_WRITTEN EXERCISE A_. Decide whether each statement below agrees with the build machine plan, answering yes or no and quoting the words of the plan that settle it: (i) the mac build slaves at MoCo are VMs; (ii) the Tinderbox clients will share hardware with the Buildbot slaves; (iii) performance testing is to be done on VMs.

_READING TEXT_.

----

This section outlines the proposed (minimum) build machines necessary for the MoMo infrastructure. The goal is to get a base infrastructure in place.

  • Buildbot master. This will provide a web interface to see the status of any of the buildbot slaves. In addition, it should be possible to launch a build from this web interface as well.
  • 3 Buildbot slaves, one for each platform. There are reference platforms available from MoCo. TODO: need link to the most current reference platforms. The linux and windows machines can be VMs. So far in MoCo, the mac build slaves are physical mac machines and not VMs. These would be responsible for the nightly and release builds.
  • 3 Tinderbox clients. These will reside on the same VM and physical hardware as the Buildbot slaves, above.
  • A Tinderbox server. We can most likely just use the existing Tinderbox server at MoCo. The tinderbox server simply receives emails about builds and updates a tinderbox waterfall.

It would be a good idea to build this as a staging environment and then when everything is running smoothly, build an identical environment for production. This does double the number of machines & VMs that we need to maintain, but it does give us a test / staging area to try out new configurations, software and extensions (such as integrating Talos test machines) to our build infrastructure.

At a minimum for our new staging environment, we would be looking at 1 MAC + 3 VMs (2 linux, 1 Windows). For a production environment, we would duplicate this.

To think about

  • We may need 3 additional buildbot slaves in order to separate dep from the nightly & release builds. Otherwise, during a release we are in the position of not being able to do dep builds. This will become increasingly important as MoMo begins working on multiple lines of development.
  • Apple does have some server virtualization stuff available. It may be worth investigating so that we can do all builds on VMs. VMWare Fusion reportedly can now run OS X VMs on Apple hardware, might do the trick.
  • Performance testing should not be done on VMs as results will most likely not be consistent. Perf tests should be done on dedicated hardware.

----

[Rows from a dataset of spatial reasoning]
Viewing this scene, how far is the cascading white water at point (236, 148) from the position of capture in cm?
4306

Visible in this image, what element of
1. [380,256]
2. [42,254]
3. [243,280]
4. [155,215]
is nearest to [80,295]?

----

_WRITTEN EXERCISE B_. Retype every line of the records above with no changes.

_TASK ANSWER A_.
(i) No: "the mac build slaves are physical mac machines and not VMs."
(ii) Yes: "These will reside on the same VM and physical hardware as the Buildbot slaves, above."
(iii) No: "Performance testing should not be done on VMs as results will most likely not be consistent."

_TASK ANSWER B_.
Viewing this scene, how far is the cascading white water at point (236, 148) from the position of capture in cm?
4306

Visible in this image, what element of
1. [380,256]
2. [42,254]
3. [243,280]
4. [155,215]
is nearest to [80,295]?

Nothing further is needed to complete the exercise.